Gino is a magnetic and feline drifter played by an intense joy-for-the-eyes Jude Law, who wanders into an isolated cafè and encounters its owner, Joseph (Gijs Scholten van Aschat), and his much younger, frustrated wife Hanna (Halina Reijn). Fatally attracted, Gino and Hanna engage in an affair whilst plotting to murder her husband; but the guilt haunts Gino, and their unbearable passion drags them into a fatally destructive spiral, in perfect line with any Greek tragedy.

The drama appears more sexually charged than in the original film, and the two lead actors go at it with a passion that will ultimately destroy their idealistic romance. Further changes occur in the subplot, in which Gino tries to escape his spiral affair with Hannah and encounters Johnny (Robert de Hoog), which has a more homoerotic connotation compared to Visconti’s original. Law is muscular, fickle, and effective at conveying the coveted guilt that follows the murder; in contrast, Reijn starts with the right air of boredom and anguished solitude, but is quickly re-animated by the sudden appearance of the charming stranger, later looking focused and determined to re-order her new widow’s life expanding the business with her partner-in-crime, reminiscent of a modern version of Macbeth.

It was my first Ivo van Hove production but, by scrapping away all Visconti’s ‘made in Italy’ atmospheric elements, I immediately felt it had the very distinctive look and sound of an auteur. From start, he placed van Aschat and Reijn in a theatre venue, which itself contributes to the construction of a contemporary non-space.

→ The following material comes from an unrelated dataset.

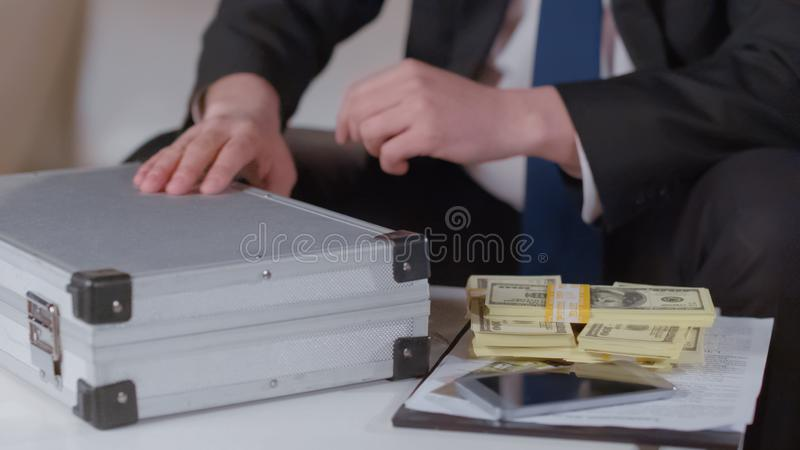 得到金钱的企业家从公文包,秘密生意的佣金 免版税库存照片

The stage is stark, kept at bare minimum; septic, its contours are linear, uninterrupted apart from some cut geometric volumes and Perspex windowed doors, all softly back lit. The visual element on stage that metaphorically crashes the characters is a sinister suspended combustion engine that unsettles throughout the play, with its rumbling noise, smoke, and spewing of blood-like oil. Aside from this, an automated accordion supplies recurring mood motifs, and a discretely-placed treadmill emphasises the meaningless attempt of the characters to escape, but eventually running nowhere. The whole glorious design set is the successful result of a long term collaboration between van Hove and the highly talented Jan Versweyveld and it is one of the play’s biggest strength.

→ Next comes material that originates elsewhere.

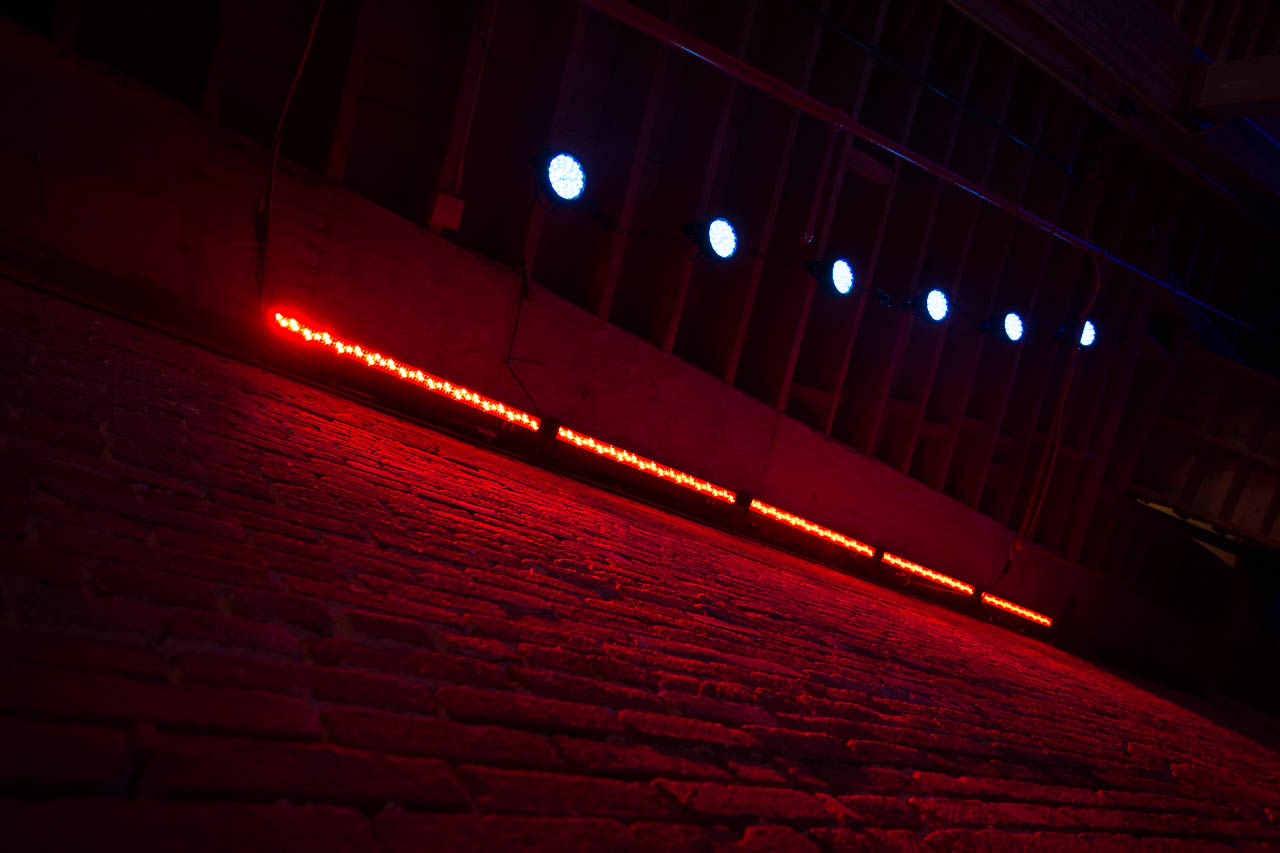 brick wall with led stage lighting in film and photo studio in metropolitan la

Although there is no addition to the stage – apart from Reijn trashing the floor with bin-load while madly singing a French torch song – there is a dynamic soundscape of choral and opera pieces, rhythmic notes, and outdoor Foley of crickets and cats, in which the characters’ fates unfold, running towards an inevitable climax of death. The rich soundscape also accounts for some issues about the adaptation of dialogues: flat pack and slow they slightly hamper the conversation pace but when everybody is silent, they allow you to appreciate fully the perfectly stylish aesthetic look of the set as well as Jude Law’s physique du rôle.

As Van Hove’s fourth Visconti production, Obsession deploys a highly talented company of Dutch and British actors, led by Law, who all give convincing, solid acting, supported by a compelling visual element that keeps the audience always engaged. But when the climax comes, with its overpowering music and its cinematic seascapes rising from the stage floor, all of a sudden the viewer feels derailed into a deep romantic territory, losing the gripping noir texture of the drama. In the end van Hove’s version of Obsession appears well executed and will still leave you longing for the Belgian director’s next project, but it lacks that original power of Visconti’s movie, where passion arises out of a sordid and desolated social environment.